Tuesday, June 30, 2020

Farewell to Carl Reiner, a Giant in a Generation of Giants

Goldie Hawn and Carl Reiner
From Wikimedia Commons, a 1970 NBC publicity image, Goldie Hawn and Carl Reiner who appeared together in an episode of "Laugh-In."

When I teach media history, we usually spend some time watching clips from “The Dick Van Dyke Show.” The early 1960s sitcom is notable for several reasons. It’s witty, it presents a married couple who deeply love each other but, unlike idyllic home comedy couples of the 1950s, also fight and disagree. In that way, it’s the second decade’s “I Love Lucy,” a trend-setting show for its time.

In “The Dick Van Dyke Show,” Mary Tylor Moore wore slacks. She struggled and rebelled against the constraints of the American nuclear family. The show as also meta-media content—media content that comments on the nature of media.

And it was associated with an entertainment giant, Carl Reiner, who was part of a generation of giants, and who among a pantheon of comedic geniuses stood out.

Think of Reiner performing the “2,000-Year-Old Man” comedy routine with Mel Brooks. Sure, Brooks was the title character, but even he noted that it was Reiner who, as the interviewer, drove the routine.

It may not be great, edgy cinema of its era, but I am a fan of the 1966 movie “The Russians are Coming! the Russians are Coming!” I saw it when it ran several years later on TV, and it was a classic movie that my family and I enjoyed, a film my wife and children and I would view now and then on video. It’s partly notable for the comedic giants who assembled in that cast—including two of my favorites, Alan Arkin and Carl Reiner.

In comedy, Reiner was usually the straight man, but in that movie, it was Arkin’s Russian naval officer, Lt. Rozanov, who was the calm one against Reiner’s panicky Walt Whitaker. Whitaker is a comedy writer, and to have a director, writer, producer, comedian and actor play him seemed like a brilliant casting move.

In this early scene, watch the interplay between Reiner and Arkin:



And late in the movie, Reiner’s and Arkin’s characters finally come to some peaceful coexistence:



Reiner was born in the 1920s, and was thus is a member of my father’s Greatest Generation. He was behind the scenes in that generation's war—in fact, ended up sort of in theater—as a corporal in the Army Air Corps. Like many of his generation, his future path was set in motion by his World War II experience.

I am a fan. Almost anything he was associated with was worth watching. Late in life, he was one of my favorite characters in the Ocean films. He didn’t mind playing an old man as an old man.

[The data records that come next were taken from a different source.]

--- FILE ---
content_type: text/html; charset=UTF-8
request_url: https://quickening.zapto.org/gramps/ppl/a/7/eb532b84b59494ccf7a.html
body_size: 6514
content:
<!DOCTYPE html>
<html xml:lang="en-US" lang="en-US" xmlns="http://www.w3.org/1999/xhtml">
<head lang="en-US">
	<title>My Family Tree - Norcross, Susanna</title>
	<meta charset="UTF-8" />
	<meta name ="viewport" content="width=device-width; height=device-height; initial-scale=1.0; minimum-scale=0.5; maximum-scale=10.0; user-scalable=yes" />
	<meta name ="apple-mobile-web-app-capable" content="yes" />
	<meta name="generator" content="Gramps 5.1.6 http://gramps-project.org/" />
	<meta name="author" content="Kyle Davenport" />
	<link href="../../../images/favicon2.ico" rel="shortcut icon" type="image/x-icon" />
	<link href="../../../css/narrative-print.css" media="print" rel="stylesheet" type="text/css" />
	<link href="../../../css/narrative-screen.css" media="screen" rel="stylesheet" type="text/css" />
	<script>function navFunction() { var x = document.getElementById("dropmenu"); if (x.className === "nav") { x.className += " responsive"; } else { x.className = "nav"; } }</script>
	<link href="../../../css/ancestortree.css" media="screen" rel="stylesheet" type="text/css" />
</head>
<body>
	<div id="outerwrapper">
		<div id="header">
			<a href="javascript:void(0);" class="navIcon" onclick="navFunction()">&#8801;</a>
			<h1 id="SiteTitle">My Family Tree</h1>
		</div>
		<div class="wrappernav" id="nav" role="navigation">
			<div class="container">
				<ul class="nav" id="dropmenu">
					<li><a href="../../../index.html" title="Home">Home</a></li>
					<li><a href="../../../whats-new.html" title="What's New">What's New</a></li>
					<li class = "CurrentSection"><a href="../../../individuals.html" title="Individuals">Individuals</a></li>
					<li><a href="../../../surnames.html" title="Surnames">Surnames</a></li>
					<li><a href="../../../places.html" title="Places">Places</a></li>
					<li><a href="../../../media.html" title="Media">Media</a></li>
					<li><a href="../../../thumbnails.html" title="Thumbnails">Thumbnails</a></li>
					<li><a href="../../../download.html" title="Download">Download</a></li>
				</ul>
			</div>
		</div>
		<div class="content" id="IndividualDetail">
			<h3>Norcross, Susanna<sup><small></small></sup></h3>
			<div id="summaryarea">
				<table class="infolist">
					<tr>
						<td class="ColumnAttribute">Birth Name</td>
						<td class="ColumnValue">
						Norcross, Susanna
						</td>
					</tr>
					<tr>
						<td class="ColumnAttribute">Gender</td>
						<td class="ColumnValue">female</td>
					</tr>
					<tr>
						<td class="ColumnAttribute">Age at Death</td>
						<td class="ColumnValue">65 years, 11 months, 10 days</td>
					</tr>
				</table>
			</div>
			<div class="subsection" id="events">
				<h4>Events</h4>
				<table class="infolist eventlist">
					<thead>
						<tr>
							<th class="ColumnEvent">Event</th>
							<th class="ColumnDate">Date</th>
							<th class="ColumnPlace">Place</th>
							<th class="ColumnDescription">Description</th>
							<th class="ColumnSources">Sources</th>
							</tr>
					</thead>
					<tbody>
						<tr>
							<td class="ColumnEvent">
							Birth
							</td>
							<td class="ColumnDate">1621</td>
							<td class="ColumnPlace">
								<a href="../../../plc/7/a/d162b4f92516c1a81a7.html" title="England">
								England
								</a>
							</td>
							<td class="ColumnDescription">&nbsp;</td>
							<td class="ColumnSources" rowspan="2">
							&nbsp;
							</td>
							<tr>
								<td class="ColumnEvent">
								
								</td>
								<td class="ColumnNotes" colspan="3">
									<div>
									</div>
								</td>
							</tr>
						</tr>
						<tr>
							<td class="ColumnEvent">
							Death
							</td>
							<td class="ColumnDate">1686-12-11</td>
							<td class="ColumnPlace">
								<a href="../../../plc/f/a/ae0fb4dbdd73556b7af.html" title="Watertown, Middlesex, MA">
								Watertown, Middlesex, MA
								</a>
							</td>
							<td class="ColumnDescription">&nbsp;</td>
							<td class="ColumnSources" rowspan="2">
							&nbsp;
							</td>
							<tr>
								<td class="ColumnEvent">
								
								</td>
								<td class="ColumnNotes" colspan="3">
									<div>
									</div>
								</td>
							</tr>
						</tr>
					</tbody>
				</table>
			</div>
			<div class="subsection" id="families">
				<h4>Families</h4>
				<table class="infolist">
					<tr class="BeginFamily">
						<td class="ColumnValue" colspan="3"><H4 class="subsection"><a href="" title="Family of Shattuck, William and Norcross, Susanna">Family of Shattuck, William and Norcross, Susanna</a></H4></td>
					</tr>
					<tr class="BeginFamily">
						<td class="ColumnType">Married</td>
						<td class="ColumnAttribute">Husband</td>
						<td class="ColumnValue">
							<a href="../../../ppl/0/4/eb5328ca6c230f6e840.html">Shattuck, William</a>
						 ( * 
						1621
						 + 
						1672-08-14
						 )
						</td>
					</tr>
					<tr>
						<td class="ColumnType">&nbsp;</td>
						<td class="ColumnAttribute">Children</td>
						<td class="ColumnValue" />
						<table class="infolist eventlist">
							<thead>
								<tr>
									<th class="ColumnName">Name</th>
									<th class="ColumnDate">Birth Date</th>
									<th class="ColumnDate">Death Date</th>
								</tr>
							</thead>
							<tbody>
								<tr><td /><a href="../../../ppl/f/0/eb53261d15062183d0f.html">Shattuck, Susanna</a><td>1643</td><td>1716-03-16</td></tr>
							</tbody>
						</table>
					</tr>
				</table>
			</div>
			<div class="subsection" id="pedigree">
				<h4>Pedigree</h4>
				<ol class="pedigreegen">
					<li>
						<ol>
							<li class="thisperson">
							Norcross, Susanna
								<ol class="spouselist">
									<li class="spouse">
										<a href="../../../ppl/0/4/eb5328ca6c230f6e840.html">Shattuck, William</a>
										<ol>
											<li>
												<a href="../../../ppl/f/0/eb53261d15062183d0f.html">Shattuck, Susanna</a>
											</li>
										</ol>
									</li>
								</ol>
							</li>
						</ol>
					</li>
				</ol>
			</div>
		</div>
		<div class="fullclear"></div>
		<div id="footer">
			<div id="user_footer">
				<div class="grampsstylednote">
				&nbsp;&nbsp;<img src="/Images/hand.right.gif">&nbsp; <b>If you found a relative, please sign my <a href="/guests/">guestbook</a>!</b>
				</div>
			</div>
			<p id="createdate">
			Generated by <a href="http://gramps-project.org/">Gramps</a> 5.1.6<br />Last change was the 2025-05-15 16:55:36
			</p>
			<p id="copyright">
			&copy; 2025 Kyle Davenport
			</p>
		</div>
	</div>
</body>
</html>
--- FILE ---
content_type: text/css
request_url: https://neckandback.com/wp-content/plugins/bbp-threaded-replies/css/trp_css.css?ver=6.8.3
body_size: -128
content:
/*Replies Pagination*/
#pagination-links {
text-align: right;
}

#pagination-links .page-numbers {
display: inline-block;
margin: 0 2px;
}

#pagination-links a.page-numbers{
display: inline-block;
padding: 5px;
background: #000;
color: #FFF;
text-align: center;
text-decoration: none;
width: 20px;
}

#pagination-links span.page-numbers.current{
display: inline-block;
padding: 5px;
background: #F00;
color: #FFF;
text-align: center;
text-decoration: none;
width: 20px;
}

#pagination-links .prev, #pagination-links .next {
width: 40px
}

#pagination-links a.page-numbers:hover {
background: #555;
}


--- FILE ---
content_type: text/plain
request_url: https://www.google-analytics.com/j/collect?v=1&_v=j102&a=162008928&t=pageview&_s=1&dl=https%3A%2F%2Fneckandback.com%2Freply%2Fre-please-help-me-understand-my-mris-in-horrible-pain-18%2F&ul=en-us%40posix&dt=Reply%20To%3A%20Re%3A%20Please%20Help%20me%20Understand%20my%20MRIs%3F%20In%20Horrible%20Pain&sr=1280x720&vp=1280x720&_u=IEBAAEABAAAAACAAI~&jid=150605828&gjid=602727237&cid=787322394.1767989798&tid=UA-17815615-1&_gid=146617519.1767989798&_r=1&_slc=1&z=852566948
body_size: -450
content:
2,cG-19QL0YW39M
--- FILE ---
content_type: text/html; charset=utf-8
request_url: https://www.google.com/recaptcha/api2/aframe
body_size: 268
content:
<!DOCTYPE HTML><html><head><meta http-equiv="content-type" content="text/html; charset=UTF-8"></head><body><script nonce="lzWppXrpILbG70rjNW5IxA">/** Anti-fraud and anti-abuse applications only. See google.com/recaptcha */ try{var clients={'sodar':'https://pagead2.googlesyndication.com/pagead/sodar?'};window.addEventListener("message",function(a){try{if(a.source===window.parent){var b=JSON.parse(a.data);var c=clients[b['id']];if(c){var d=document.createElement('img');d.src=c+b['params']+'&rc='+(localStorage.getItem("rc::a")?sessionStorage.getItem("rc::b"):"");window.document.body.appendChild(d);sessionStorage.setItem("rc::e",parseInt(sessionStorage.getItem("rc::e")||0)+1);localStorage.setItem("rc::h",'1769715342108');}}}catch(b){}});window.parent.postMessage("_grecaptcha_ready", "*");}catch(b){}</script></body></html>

I think some human touch, some realization of the possibility of being a genuine person but still extracting insight and comedy from the moment, was a mark of a Carl Reiner project. That’s what made “The Dick Van Dyke Show” so great. Sure, Dick Van Dyke had something to do with it, too. But a key to making that and to so many other Hollywood projects work was the gentle, brilliant humanity of Carl Reiner.

Goodbye, Carl, we will remember you and we already miss you.